Vanadium Electrolyte for Grid Scale Renewable Energy Storage
Coupled with reliable storage, renewable energy is one of the obvious ways to reduce the effect of greenhouse gasses on climate change. The world’s energy storage revolution is revving up. In a report by IHS Markit, the global energy storage market is expected to double to 2.9 GWh installed capacity by the end of 2016. Looking past this year, IHS believes grid-connected energy storage capacity will surge to 21 GWh globally by 2025.
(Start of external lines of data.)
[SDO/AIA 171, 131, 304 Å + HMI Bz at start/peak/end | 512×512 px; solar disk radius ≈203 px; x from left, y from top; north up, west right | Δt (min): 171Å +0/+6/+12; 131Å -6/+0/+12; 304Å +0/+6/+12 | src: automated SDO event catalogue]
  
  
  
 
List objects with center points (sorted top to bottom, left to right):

Ironstone is poised to become one of the world's major supplier of vanadium pentoxide, a critical component of grid-scale energy storage vanadium redox batteries, with a compliant resource of 2.45 billion pounds of vanadium pentoxide (557 million tonnes indicated at 0.21% V2O5) as reported by SRK Consulting (Canada) in July 2012.
Energy storage will change the way the power grid operates. The ability to store renewable energy has long been a holy grail for clean energy, and large-scale battery storage is gaining momentum. Costs are coming down, technology has improved, the share of renewable power has increased, private and venture-capital funding has grown, and policy support is emerging, among other indicators. The energy-storage business has the potential to be a $150 billion market within a few years according to Goldman Sachs.
It turns out that renewable energy’s greatest storage challenge is vanadium’s greatest opportunity. A vanadium-based battery called the Vanadium Flow Battery (VFB) is regarded as one of the leading energy storage systems. VFBs store energy and can be adapted to meet specific energy storage and power demands.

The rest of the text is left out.